Taking pipeline processing to the next level

Wed Sep 7 03:31:13 PDT 2016

On Wednesday, 7 September 2016 at 02:09:17 UTC, Manu wrote:
>> The lesson I learned from this is that you need the user code 
>> to provide a lot of extra information about the algorithm at 
>> compile time for the templates to work out a way to fuse 
>> pipeline stages together efficiently.
>>
>> I believe it is possible to get something similar in D because 
>> D has more powerful templates than C++ and D also has some 
>> type introspection which C++ lacks.  Unfortunately I'm not as 
>> good on D so I can only provide some ideas rather than actual 
>> working code.
>>
>> Once this problem is solved, the benefit is huge.  It allowed 
>> me to perform high level optimizations (streaming load/save, 
>> prefetching, dynamic dispatching depending on data alignment 
>> etc.) in the main loop which automatically benefits all 
>> kernels and pipelines.
>
> Exactly!

I think the problem here is two fold.

First question, how do we combine pipeline stages with minimal 
overhead

I think the key to this problem is reliable *forceinline*

for example, a pipeline like this

input.map!(x=>x.f1().f2().f3().store(output));

if we could make sure f1(), f2(), f3(), store(), and map() itself 
are all inlined, then we end up with a single loop with no 
function calls and the compiler is free to perform cross function 
optimizations.

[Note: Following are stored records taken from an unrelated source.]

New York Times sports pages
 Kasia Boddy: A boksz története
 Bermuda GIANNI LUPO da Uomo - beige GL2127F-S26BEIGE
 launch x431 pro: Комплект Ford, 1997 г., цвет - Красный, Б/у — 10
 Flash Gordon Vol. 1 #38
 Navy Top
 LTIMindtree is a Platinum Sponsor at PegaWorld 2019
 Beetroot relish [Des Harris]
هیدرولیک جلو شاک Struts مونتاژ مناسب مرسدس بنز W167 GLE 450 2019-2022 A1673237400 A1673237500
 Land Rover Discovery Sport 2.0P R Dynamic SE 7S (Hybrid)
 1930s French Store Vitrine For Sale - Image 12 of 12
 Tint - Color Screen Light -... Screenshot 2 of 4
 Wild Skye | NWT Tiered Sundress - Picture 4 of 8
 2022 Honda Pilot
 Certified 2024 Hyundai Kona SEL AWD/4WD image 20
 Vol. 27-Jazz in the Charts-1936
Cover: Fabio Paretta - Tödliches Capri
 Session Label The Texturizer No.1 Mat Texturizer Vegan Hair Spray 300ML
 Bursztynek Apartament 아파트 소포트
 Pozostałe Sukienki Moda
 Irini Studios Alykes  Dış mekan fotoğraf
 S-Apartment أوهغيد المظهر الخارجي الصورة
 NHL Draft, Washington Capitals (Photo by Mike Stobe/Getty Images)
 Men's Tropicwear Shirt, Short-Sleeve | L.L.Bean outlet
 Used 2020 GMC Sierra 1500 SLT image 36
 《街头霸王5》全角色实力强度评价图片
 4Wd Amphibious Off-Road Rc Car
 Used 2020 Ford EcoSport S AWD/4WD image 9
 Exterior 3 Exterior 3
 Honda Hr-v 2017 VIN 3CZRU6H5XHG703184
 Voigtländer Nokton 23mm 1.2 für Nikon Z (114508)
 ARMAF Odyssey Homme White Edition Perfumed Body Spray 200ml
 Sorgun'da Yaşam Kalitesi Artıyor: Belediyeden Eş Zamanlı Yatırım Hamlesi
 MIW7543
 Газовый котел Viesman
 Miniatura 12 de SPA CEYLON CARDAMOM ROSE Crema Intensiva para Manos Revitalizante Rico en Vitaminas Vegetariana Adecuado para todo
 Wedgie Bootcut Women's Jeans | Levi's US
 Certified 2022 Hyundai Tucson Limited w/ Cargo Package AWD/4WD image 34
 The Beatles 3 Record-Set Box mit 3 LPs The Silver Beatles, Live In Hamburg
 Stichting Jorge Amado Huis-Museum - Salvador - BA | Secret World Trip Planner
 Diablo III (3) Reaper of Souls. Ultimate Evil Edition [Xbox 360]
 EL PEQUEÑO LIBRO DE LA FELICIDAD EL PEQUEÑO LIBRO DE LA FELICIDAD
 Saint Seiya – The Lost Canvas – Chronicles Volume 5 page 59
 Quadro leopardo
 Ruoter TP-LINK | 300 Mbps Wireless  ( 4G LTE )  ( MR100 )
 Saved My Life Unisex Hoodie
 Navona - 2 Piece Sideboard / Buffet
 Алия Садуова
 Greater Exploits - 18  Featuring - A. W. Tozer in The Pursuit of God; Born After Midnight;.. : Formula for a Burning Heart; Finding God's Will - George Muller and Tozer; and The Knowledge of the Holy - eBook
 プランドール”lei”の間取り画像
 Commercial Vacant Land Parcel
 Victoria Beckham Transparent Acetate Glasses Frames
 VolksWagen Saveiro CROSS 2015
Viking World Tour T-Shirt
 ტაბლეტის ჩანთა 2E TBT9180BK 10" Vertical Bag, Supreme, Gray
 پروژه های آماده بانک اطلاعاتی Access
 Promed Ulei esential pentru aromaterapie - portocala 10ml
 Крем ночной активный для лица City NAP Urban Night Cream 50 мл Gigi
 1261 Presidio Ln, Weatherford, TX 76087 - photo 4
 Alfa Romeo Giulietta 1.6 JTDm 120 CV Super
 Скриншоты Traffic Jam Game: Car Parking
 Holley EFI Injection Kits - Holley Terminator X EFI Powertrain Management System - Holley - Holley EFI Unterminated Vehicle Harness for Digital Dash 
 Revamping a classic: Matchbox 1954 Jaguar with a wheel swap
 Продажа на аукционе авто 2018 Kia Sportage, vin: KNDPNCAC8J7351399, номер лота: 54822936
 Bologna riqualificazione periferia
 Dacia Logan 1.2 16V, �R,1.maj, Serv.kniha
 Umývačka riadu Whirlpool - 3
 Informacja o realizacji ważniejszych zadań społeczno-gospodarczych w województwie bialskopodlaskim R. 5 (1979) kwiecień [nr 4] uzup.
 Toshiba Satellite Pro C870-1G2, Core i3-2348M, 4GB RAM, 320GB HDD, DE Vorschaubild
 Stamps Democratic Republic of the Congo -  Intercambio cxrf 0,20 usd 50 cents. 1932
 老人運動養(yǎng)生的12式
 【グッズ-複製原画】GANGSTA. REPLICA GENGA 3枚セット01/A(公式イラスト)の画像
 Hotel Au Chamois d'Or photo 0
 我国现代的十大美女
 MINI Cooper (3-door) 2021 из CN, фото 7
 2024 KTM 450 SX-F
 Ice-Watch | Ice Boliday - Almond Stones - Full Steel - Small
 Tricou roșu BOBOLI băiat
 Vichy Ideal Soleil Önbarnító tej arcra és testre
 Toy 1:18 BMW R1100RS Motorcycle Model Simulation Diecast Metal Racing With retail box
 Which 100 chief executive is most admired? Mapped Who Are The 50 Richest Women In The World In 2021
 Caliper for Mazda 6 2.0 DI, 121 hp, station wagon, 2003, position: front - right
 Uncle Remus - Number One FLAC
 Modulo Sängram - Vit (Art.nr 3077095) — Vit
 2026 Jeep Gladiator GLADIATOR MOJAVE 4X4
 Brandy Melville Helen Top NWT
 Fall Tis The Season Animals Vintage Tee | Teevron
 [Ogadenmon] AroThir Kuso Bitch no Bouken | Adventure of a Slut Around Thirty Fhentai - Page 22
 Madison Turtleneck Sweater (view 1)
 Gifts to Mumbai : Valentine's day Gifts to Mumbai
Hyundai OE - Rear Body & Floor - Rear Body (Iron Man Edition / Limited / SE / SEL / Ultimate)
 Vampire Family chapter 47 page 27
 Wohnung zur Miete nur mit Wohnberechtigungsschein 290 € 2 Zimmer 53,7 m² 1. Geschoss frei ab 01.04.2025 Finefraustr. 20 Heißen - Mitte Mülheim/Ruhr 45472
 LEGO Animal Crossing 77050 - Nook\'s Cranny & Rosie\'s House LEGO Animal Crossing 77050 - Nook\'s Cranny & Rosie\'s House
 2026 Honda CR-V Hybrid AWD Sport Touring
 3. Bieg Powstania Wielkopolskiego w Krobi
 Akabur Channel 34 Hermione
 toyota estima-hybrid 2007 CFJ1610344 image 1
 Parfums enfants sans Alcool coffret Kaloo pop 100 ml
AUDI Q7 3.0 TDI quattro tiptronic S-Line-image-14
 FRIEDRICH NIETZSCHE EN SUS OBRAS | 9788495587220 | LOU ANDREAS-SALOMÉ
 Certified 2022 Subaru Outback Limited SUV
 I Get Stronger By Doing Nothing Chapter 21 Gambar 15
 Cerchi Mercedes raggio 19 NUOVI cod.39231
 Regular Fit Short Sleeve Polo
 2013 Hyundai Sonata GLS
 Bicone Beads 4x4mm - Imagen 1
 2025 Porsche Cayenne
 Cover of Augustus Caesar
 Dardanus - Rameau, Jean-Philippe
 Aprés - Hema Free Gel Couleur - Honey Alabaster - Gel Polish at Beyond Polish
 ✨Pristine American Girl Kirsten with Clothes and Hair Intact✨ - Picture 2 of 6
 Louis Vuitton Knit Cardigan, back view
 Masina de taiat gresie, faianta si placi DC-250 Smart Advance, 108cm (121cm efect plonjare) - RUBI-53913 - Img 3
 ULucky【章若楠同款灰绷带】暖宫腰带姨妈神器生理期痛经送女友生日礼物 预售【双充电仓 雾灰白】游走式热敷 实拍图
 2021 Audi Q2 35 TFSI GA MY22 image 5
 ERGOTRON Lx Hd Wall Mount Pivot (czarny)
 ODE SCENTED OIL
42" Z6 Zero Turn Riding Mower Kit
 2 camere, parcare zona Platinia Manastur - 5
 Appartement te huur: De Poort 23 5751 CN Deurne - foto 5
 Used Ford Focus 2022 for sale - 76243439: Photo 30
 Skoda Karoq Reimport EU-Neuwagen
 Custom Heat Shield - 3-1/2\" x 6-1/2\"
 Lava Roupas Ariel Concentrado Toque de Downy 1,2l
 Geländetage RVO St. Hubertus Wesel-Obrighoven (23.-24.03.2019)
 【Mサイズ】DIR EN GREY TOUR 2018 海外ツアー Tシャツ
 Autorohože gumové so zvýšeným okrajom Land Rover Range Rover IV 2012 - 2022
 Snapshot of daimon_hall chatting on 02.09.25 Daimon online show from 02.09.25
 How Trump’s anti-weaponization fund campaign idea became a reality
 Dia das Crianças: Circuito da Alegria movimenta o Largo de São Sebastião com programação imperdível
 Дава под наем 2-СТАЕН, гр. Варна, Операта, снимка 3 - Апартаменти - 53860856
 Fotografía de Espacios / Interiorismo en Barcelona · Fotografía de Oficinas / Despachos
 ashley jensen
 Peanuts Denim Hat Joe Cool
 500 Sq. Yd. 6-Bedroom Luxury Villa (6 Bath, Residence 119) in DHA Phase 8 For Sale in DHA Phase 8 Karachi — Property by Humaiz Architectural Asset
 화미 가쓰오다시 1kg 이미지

This is about as good as you can get.  
Unfortunately at the moment I hear it's difficult to make sure D 
functions get inlined.

Second question, how do we combine SIMD pipeline stages with 
minimal overhead

Besides reliable inlining, we also need some template code to 
repeat stages until their strides match. This requires details 
about each stage's logical unit size, input/output type and size 
at compile time. I can't think of what the interface of this 
would look like but the current map!() is likely insufficient to 
support this.

I still don't believe auto-select between scalar or vector paths 
would be a very useful feature. Normally I would only consider 
SIMD solution when I know in advance that this is a performance 
hotspot. When the amount of data is small I simply don't care 
about performance and would just choose whatever simplest way to 
do it, like map!(), because the performance impact is not 
noticeable and definitely not worth the increased complexity.